3. Carregue a proteína A Membrana Adsorber

  1. Cultura celular aspirada sobrenatante em uma seringa Luer Lock (30 ml ou maior), e descarregar quaisquer bolhas de ar.
  2. Monte materiais e equipamentos como mostrado na Figura 1. Conecte a seringa à entrada do adsorber da membrana. Conecte tubos flexíveis à saída de adsorber de membrana. Se desejar, coloque um filtro de seringa de 0,22 μm entre a seringa e o adsorber de membrana. Use um frasco ou garrafa para pegar o fluxo (também conhecido como filtrado), a partir do adsorvo.
  3. Ajuste a bomba de seringa na taxa de fluxo volumoso desejada, mas não exceda a taxa de fluxo recomendada pelo fabricante (por exemplo, 10 ml/min). Perfunda a cultura celular supernacida através do adsorber de membrana, coletando fluxo através de um béquer ou outro recipiente.

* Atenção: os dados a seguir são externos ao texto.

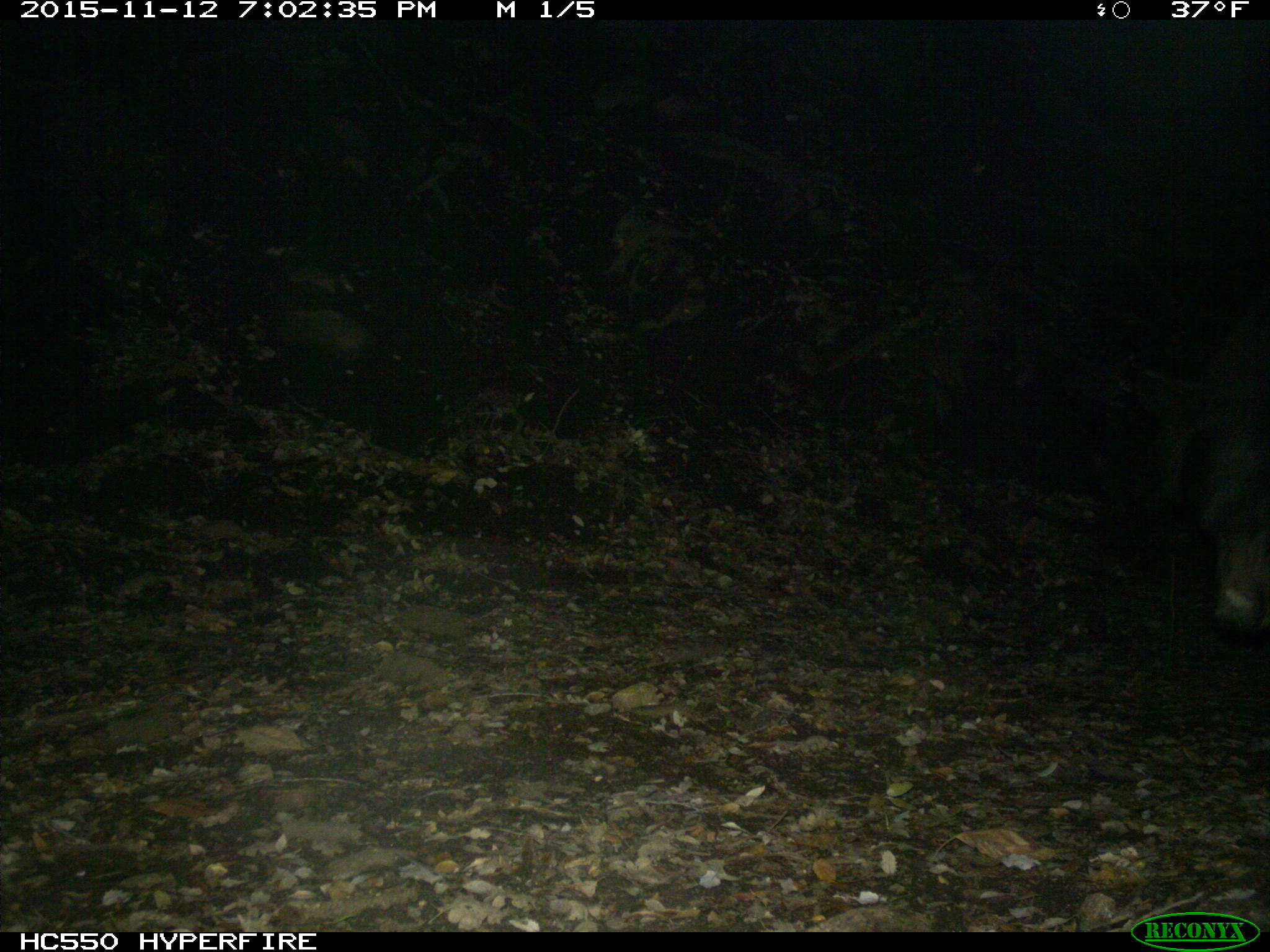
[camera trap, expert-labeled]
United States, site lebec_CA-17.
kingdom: Animalia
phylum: Chordata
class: Mammalia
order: Carnivora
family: Ursidae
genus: Ursus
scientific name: Ursus americanus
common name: american black bear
Ursus americanus (american black bear).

Recarregue a seringa com supernacantes necessários.
  4. Se desejar, teste o fluxo através da presença de proteínas usando citometria de fluxo, mancha ocidental, ELISA, etc. com base na preferência do laboratório. Normalmente é desnecessário reutilizar o fluxo.

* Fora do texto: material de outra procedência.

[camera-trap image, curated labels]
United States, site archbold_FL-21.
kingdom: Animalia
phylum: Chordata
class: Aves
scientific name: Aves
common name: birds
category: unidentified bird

4. Proteína elute do Adsorber de Membrana

  1. Lave o adsorvo de membrana com 10 ml DPBS para remover qualquer proteína não ligada.
  2. Proteína eluto do adsorber de membrana na taxa de fluxo desejada (por exemplo, 1 ml/min) usando 10-15 ml de tampão de elução(por exemplo, tampão de elução à base de amina (pH 2.8)). Capturar elunato em um tubo contendo tampão neutralizante (por exemplo, 1 M Tris (pH 9.4)) a 10% do volume de elução (1,0-1,5 ml).
  3. Alternativamente, a proteína eluto em um ml incrementa em tubos contendo 100 μl de tampão de neutralização, usando um volume total de 10-15 ml tampão de eluição. Use o método de caracterização preferido para testar cada fração para a presença de proteína.
  4. Regenerar o adsorber de membrana de acordo com as instruções do fabricante. Perfuse 10 ml de DPBS filtrado de 0,22 μm ou tampão de escolha, depois 10 ml de 0,22 μm filtrado 50 mM NaOH em 1 N NaCl, e finalmente 10 ml de DPBS filtrados de 0,22 μm. Encha o adsorber de membrana com 20% de etanol em DPBS para armazenamento a longo prazo a 4 ºC.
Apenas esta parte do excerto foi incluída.